(Entries in the collection)
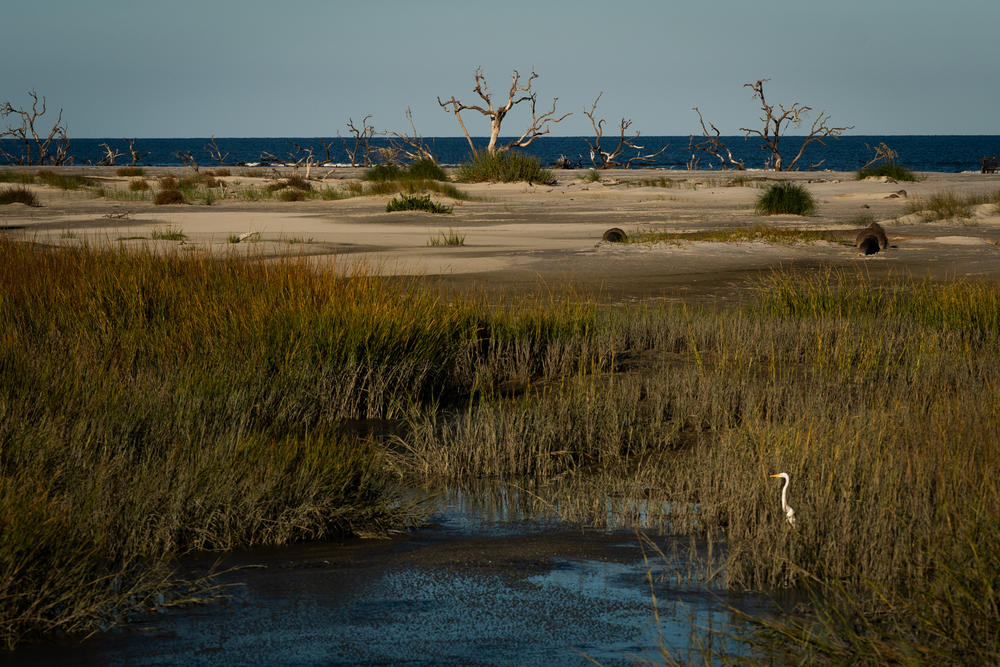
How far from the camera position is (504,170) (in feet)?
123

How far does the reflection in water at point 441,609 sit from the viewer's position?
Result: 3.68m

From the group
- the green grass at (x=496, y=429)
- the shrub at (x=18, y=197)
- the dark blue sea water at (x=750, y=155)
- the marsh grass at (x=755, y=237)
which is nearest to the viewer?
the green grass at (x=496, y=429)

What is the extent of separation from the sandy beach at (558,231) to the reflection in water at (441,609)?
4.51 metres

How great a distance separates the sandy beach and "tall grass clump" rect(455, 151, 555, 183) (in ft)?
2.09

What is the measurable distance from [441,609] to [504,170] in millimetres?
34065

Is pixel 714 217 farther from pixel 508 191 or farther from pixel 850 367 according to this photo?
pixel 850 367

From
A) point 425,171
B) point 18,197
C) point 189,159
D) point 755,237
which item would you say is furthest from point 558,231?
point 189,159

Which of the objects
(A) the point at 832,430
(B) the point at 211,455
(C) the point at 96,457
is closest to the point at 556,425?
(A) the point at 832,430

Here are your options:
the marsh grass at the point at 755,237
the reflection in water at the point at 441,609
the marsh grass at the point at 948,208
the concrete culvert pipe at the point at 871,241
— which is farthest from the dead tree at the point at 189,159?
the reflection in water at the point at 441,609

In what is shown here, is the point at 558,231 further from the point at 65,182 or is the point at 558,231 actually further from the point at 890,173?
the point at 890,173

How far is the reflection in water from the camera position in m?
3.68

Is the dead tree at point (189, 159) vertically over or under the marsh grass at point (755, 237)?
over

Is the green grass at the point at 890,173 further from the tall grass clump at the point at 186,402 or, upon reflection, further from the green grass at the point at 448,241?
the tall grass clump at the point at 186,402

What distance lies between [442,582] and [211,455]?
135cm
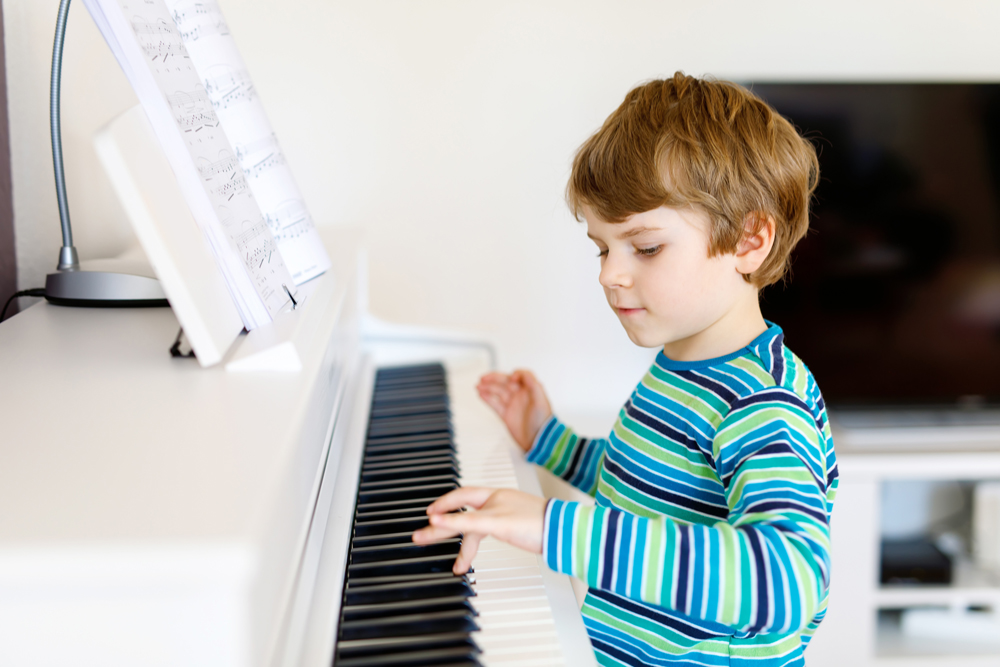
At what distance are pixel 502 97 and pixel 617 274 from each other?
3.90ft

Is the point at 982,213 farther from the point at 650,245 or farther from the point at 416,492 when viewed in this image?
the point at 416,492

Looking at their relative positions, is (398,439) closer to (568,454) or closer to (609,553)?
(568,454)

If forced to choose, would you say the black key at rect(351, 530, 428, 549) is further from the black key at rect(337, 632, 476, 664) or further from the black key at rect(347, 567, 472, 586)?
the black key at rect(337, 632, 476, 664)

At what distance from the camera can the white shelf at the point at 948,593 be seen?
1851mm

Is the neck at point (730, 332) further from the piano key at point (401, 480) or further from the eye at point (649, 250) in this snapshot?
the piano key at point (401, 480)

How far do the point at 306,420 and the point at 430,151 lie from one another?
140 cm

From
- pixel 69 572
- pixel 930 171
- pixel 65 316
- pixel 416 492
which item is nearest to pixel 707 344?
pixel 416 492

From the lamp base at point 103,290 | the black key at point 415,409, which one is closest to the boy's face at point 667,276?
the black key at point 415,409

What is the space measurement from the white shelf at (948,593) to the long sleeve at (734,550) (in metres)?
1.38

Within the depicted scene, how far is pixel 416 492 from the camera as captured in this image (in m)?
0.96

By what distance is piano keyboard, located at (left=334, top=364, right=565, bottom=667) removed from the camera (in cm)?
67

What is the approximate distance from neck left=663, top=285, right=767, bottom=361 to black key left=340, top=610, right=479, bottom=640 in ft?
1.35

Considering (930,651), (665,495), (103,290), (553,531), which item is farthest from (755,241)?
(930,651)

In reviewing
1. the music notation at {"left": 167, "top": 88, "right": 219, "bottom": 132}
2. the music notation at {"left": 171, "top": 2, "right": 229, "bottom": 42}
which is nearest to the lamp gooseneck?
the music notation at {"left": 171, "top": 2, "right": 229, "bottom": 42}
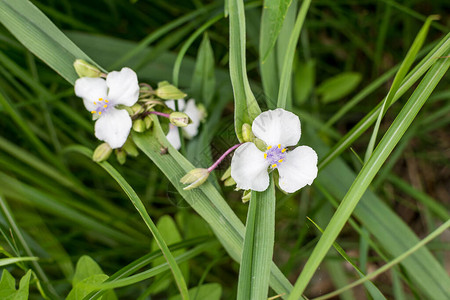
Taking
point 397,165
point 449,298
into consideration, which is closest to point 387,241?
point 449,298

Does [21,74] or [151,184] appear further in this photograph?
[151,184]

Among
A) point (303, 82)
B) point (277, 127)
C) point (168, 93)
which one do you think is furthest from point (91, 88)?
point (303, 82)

Instructions for the task: Return every line of the material above verbatim, omitting the pictures.

Worked solution:
How far from the camera position is (504,170) (in feet)?
123

How far does the reflection in water at point 441,609 sit from the viewer's position?
Result: 3.68m

From the group
- the green grass at (x=496, y=429)
- the shrub at (x=18, y=197)
- the dark blue sea water at (x=750, y=155)
- the marsh grass at (x=755, y=237)
which is nearest to the viewer?
the green grass at (x=496, y=429)

What is the extent of separation from the sandy beach at (558,231) to the reflection in water at (441,609)?
4.51 metres

How great a distance separates the sandy beach and "tall grass clump" rect(455, 151, 555, 183) (in ft)?
2.09

What is the measurable distance from [441,609] to [504,170] in millimetres?
34065

Is pixel 714 217 farther from pixel 508 191 or farther from pixel 850 367 according to this photo?
pixel 850 367

From
A) point 425,171
B) point 18,197
C) point 189,159
D) point 755,237
which item would you say is furthest from point 558,231?
point 189,159

Which of the objects
(A) the point at 832,430
(B) the point at 211,455
(C) the point at 96,457
is closest to the point at 556,425?
(A) the point at 832,430

Here are your options:
the marsh grass at the point at 755,237
the reflection in water at the point at 441,609
the marsh grass at the point at 948,208
the concrete culvert pipe at the point at 871,241
— which is farthest from the dead tree at the point at 189,159?
the reflection in water at the point at 441,609

In what is shown here, is the point at 558,231 further from the point at 65,182 or is the point at 558,231 actually further from the point at 890,173?
the point at 890,173

How far is the reflection in water from the camera position in m?
3.68

Is the dead tree at point (189, 159) vertically over or under the marsh grass at point (755, 237)?
over

Is the green grass at the point at 890,173 further from the tall grass clump at the point at 186,402 or, upon reflection, further from the green grass at the point at 448,241?
the tall grass clump at the point at 186,402

What distance lies between [442,582] and [211,455]?
135cm
At what distance are pixel 502 97 and pixel 617 274 from each other?
3.90ft

Is the point at 982,213 farther from the point at 650,245 or farther from the point at 416,492 when viewed in this image?
the point at 416,492

Looking at their relative positions, is (398,439) closer to (568,454) or closer to (609,553)?
(568,454)

If forced to choose, would you say the black key at rect(351, 530, 428, 549) is further from the black key at rect(337, 632, 476, 664) or further from the black key at rect(347, 567, 472, 586)?
the black key at rect(337, 632, 476, 664)

At what distance from the camera can the white shelf at the point at 948,593 be seen?
1851mm

Is the neck at point (730, 332) further from the piano key at point (401, 480) or further from the eye at point (649, 250) in this snapshot?
the piano key at point (401, 480)

How far do the point at 306,420 and the point at 430,151 lie from one another?
140 cm

From
- pixel 69 572
- pixel 930 171
- pixel 65 316
- pixel 416 492
which item is nearest to pixel 707 344?
pixel 416 492

From the lamp base at point 103,290 | the black key at point 415,409, which one is closest to the boy's face at point 667,276?
the black key at point 415,409

What is the space measurement from the white shelf at (948,593) to the long sleeve at (734,550) (in metres)?
1.38

Within the depicted scene, how far is pixel 416 492 from the camera as captured in this image (in m)?
0.96

By what distance is piano keyboard, located at (left=334, top=364, right=565, bottom=667) removed from the camera (in cm)?
67

What is the approximate distance from neck left=663, top=285, right=767, bottom=361 to black key left=340, top=610, right=479, bottom=640 in ft?
1.35

Considering (930,651), (665,495), (103,290), (553,531), which item is farthest from (755,241)?
(930,651)

In reviewing
1. the music notation at {"left": 167, "top": 88, "right": 219, "bottom": 132}
2. the music notation at {"left": 171, "top": 2, "right": 229, "bottom": 42}
which is nearest to the lamp gooseneck?
the music notation at {"left": 171, "top": 2, "right": 229, "bottom": 42}
Taking
point 397,165
point 449,298
into consideration, which is closest to point 387,241?
point 449,298

Does [21,74] or [151,184] appear further in this photograph?
[151,184]

Among
A) point (303, 82)
B) point (277, 127)
C) point (168, 93)
which one do you think is furthest from point (91, 88)?
point (303, 82)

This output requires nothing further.